He embellishes all this with ex cathedra comments to the effect that "it can never be right for a democratic country to abandon its own self-government", that the EU means we are ruled by people "we do not elect and cannot remove" (as if Ministers in the Council and MEPs were not elected and are non-removable!) and all, apparently, with the connivance with the Conservative party leadership for which "there can be no excuse for this failure of nerve, abandonment of principle and the gross incompetence which it reflected" (a comment apparently directed at successive Tory leaders right up to the present day).
Cash takes great pride in the backbench revolt that he organised in the 1990s, describing in detail how he tabled 240 amendments to the Maastricht Bill, set up the Great College Street group of Conservative rebels to organise their own whip and briefings against their own government, and how he attempted to repeat this again by tabling some 400 amendments to the second reading of the bill on the Constitutional Treaty (which, by the way, the Commons approved by a majority of 250).
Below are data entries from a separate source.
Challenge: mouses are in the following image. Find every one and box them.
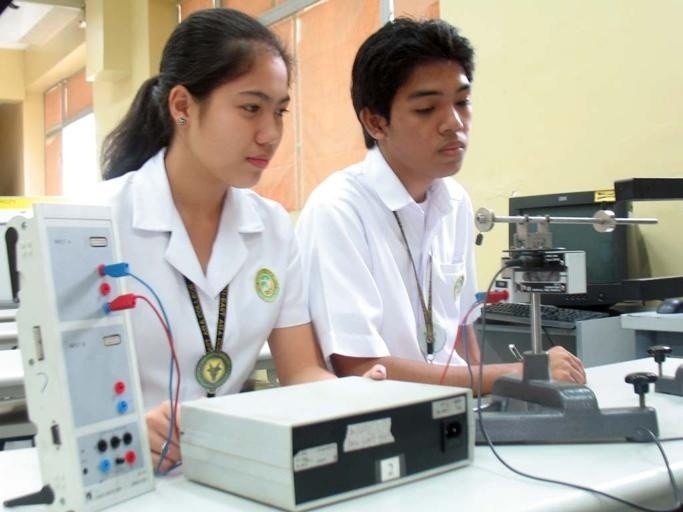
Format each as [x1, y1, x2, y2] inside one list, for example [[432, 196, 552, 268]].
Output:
[[656, 298, 683, 313]]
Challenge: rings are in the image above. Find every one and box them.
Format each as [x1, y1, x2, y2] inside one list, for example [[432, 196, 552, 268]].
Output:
[[160, 440, 173, 458]]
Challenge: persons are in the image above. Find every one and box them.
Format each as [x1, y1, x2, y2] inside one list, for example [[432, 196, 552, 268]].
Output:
[[299, 18, 587, 397], [56, 7, 388, 476]]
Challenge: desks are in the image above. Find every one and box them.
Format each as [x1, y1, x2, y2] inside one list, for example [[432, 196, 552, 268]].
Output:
[[2, 351, 680, 512]]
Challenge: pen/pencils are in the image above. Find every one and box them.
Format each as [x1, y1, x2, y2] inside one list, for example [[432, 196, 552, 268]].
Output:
[[509, 344, 525, 362]]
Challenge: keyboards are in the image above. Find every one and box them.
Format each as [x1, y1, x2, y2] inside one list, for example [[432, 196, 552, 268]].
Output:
[[481, 303, 610, 330]]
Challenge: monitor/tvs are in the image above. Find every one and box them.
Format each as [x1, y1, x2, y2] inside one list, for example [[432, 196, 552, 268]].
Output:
[[509, 190, 645, 307]]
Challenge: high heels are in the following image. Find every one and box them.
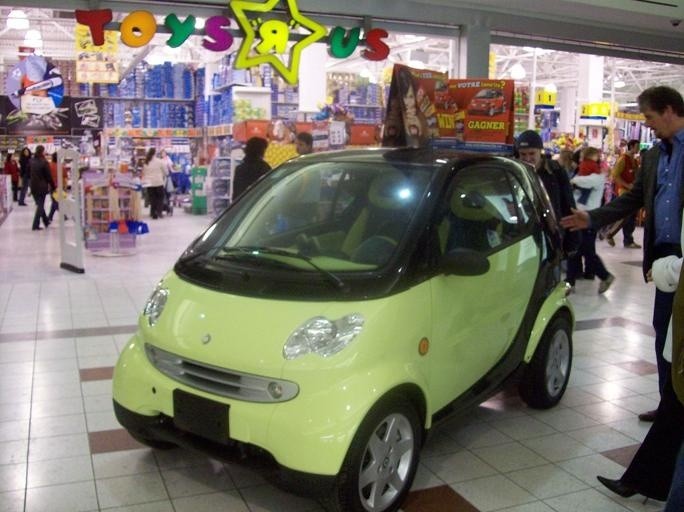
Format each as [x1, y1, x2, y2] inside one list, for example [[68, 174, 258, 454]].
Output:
[[597, 476, 650, 505]]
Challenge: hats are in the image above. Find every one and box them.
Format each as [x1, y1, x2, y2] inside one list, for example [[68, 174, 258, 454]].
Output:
[[515, 130, 542, 149]]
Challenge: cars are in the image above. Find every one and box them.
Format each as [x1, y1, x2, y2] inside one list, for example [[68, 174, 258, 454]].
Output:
[[433, 81, 449, 110], [468, 87, 506, 116], [110, 145, 577, 512]]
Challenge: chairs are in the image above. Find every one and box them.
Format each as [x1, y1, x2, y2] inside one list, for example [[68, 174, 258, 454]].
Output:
[[341, 166, 409, 273], [442, 182, 506, 257]]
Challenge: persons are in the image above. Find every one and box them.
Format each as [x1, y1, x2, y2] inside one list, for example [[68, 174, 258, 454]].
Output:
[[3, 145, 68, 231], [141, 148, 176, 220], [597, 207, 684, 505], [559, 86, 684, 422], [514, 129, 647, 294], [233, 136, 272, 201], [295, 132, 314, 154], [400, 70, 428, 142]]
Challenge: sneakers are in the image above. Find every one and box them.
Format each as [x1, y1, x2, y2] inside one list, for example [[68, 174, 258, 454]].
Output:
[[599, 274, 614, 294], [624, 243, 641, 248], [602, 232, 615, 246], [583, 272, 595, 279], [639, 411, 657, 422]]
Given his history as a rebel, it is somewhat hypocritical to moan, as he does, about Ken Clarke, David Curry and Quentin Davies for supporting the Constitutional Treaty despite the Tory line on that treaty - a line that his the party leader, Michael Howard, did not even turn up to support.
But then, he is a bit full of himself, describing his defeated minority report of this year in the European Scrutiny committee as "totally undermining the government's arguments for the Reform Treaty". His own arguments are themselves undermined by his distortion of facts, such as when he rails against Britain's share of the votes falling from 11.5% to 8.4% without mentioning that this was the result of the enlargement of the EU to 27 members - and also without mentioning that the Reform Treaty would restore Britain's share of the votes to 12.2% by linking them to population size.
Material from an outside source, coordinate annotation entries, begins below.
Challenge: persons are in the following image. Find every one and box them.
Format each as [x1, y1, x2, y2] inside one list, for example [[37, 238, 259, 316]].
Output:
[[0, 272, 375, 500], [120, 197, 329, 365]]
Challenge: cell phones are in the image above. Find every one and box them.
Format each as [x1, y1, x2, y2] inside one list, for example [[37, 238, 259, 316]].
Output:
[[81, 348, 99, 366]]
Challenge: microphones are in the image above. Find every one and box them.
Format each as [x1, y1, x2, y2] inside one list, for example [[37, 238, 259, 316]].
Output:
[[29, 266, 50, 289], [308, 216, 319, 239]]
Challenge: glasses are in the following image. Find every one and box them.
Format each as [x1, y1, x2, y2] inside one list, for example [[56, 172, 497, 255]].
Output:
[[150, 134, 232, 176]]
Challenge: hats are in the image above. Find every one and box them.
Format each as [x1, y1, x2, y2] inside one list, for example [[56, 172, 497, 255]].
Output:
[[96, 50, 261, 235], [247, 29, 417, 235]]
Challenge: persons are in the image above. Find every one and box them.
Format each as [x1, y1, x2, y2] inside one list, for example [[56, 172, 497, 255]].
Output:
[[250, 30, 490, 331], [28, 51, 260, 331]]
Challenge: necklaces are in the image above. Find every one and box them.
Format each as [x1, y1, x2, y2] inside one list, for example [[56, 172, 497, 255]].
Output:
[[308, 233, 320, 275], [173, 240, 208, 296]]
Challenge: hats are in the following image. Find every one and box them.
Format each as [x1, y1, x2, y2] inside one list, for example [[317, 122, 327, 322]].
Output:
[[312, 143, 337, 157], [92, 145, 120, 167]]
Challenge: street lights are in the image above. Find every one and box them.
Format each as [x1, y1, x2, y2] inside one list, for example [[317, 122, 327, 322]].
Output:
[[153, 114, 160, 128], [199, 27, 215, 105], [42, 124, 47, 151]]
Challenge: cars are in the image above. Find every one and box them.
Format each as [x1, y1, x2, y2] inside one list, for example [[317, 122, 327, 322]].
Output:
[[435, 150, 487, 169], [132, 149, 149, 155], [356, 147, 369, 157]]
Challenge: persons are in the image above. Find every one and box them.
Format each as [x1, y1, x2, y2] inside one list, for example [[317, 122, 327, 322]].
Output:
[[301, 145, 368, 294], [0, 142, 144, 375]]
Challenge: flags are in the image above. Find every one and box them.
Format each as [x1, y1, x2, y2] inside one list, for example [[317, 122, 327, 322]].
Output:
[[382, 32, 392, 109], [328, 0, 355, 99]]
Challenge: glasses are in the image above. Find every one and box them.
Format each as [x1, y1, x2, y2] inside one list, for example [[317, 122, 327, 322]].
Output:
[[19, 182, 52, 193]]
The article also reveals some of his other political positions: that the Human Rights Act should be repealed on the grounds that it is impossible to reconcile human rights with "policies to enforce public safety". He believes that the "vast quantities of British coal could continue to supply us with virtually limitless energy" making us completely free from imported energy (and, presumably, damn the ecological consequences). He worships Enoch Powell: "only much later did most people begin to see that Enoch Powell was right", he says - without, apparently, having as a result been censured by the Tory front bench in the way that the recently sacked Tory candidate Nigel Hastilow was. He even fondly recalls tabling an amendment with Enoch Powell at the time of the Single European Act back in 1986.
To sum up, this long and rambling article does much to reveal the state of mind of Mr Cash, his obsession with destroying the European Union by any means and his self-belief as the hero who will save Britain from having to cooperate with its neighbours.